Proche-Orient - Après l'attentat d'Hébron

Εκτύπωση
Avril 1994

Moins de six mois après la signature à Washington de l'accord dit "Gaza et Jéricho d'abord" entre le gouvernement israélien et l'OLP, et la poignée de mains entre le Premier ministre israélien Rabin et Yasser Arafat sous les auspices du président américain Clinton, la tuerie survenue à Hébron, dans les Territoires occupés, constitue un accroc de taille.

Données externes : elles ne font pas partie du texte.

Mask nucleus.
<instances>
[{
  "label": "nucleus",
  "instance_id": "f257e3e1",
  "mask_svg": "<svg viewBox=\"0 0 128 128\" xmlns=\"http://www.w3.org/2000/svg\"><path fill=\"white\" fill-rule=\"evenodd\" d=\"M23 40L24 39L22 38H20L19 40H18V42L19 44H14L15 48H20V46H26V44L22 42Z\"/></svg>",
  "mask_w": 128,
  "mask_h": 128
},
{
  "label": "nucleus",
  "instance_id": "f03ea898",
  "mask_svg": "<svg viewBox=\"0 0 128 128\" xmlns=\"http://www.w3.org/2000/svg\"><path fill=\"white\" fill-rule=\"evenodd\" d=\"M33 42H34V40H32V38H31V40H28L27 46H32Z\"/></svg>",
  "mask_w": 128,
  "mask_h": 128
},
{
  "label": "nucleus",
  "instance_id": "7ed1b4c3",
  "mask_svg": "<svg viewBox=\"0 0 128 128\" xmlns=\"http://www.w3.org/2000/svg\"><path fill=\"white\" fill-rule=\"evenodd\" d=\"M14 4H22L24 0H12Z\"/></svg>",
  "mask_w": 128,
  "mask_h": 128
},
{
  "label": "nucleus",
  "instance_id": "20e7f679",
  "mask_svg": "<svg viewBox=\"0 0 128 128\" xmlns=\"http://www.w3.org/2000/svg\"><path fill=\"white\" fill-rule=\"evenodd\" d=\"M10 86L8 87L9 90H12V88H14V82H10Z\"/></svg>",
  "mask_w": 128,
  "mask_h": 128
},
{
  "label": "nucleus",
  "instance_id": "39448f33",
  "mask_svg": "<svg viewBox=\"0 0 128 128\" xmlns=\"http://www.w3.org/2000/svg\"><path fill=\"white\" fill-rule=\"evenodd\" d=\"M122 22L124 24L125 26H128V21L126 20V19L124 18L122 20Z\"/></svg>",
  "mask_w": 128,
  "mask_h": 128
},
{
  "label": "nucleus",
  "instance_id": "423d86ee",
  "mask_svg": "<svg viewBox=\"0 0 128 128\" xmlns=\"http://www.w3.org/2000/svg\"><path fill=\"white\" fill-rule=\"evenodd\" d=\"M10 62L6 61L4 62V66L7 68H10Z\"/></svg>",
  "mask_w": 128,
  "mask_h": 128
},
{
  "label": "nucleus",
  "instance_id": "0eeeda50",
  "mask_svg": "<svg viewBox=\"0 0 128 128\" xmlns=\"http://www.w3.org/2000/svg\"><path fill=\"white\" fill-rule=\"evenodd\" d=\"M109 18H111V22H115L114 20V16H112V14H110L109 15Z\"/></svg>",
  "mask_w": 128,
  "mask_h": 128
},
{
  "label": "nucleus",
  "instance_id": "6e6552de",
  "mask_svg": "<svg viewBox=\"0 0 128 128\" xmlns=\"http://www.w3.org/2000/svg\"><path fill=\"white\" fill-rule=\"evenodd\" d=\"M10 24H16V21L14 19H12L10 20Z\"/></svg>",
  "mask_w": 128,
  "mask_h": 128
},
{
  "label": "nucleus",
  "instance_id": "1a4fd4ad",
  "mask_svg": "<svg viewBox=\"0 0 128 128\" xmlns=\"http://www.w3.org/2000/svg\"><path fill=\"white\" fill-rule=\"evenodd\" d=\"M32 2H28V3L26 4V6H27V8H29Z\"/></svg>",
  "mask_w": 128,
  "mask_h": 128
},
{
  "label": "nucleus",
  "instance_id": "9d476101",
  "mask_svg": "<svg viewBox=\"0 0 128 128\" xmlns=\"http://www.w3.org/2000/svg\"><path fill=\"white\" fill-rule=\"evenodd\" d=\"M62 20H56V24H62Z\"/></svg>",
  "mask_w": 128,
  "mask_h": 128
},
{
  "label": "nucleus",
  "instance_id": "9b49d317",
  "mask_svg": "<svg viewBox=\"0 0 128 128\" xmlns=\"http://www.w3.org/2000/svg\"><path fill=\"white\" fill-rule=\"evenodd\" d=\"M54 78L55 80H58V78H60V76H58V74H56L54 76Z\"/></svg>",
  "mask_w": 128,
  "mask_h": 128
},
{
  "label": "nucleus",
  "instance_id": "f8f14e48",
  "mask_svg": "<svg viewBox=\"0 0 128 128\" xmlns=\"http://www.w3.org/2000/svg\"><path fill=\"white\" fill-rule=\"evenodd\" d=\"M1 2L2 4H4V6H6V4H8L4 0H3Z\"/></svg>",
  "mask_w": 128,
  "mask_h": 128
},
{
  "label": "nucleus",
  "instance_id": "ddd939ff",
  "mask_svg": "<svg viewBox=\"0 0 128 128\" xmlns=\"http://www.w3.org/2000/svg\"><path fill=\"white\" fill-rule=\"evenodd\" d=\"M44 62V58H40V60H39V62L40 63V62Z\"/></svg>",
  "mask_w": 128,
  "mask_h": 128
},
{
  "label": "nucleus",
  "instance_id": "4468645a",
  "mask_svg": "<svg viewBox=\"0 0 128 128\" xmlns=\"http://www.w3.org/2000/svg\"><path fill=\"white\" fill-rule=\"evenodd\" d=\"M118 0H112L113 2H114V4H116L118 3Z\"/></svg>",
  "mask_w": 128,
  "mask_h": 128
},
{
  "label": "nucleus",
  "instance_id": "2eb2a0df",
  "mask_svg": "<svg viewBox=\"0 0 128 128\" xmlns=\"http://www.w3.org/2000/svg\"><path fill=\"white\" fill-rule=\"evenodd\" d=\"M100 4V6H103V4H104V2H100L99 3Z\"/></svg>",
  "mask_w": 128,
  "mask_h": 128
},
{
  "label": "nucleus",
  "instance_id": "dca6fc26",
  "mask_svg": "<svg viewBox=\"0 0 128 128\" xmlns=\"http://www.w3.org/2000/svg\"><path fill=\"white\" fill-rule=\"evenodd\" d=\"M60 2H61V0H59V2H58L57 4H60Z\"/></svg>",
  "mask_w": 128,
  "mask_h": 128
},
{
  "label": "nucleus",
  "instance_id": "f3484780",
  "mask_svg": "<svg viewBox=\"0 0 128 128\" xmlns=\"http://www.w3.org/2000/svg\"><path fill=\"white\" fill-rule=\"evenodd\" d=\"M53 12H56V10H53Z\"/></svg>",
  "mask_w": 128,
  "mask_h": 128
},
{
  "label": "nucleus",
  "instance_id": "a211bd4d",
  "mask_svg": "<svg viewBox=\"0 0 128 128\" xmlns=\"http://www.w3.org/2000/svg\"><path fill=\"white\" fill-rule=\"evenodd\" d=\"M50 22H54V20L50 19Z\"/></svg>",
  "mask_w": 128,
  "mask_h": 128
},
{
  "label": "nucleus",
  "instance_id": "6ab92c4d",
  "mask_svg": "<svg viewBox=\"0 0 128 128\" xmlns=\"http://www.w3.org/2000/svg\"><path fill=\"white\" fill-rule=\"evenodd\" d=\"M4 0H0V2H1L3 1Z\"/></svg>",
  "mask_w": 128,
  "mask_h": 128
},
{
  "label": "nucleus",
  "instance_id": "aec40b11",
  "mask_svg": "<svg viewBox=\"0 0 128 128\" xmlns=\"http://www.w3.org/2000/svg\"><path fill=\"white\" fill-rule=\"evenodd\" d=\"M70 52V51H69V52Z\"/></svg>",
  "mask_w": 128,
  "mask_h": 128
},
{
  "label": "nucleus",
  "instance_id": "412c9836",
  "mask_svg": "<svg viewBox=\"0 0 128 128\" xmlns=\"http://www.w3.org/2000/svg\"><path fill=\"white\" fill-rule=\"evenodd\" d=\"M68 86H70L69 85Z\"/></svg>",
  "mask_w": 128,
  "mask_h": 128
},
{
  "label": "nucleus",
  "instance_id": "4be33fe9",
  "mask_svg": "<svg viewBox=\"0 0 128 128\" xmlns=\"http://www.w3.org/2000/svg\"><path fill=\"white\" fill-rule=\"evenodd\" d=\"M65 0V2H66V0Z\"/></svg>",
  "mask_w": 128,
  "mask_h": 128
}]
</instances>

Le geste d'un colon israélien d'extrême droite, pénétrant le 25 février dans la mosquée d'Hébron pour mitrailler aveuglément des Palestiniens rassemblés pour prier et faisant trente morts en quelques minutes, a fait en effet éclater au grand jour les incertitudes d'un accord déjà si fragile que, après les premières semaines d'euphorie qui avaient suivi la signature, les pourparlers pour son application s'étaient rapidement enlisés.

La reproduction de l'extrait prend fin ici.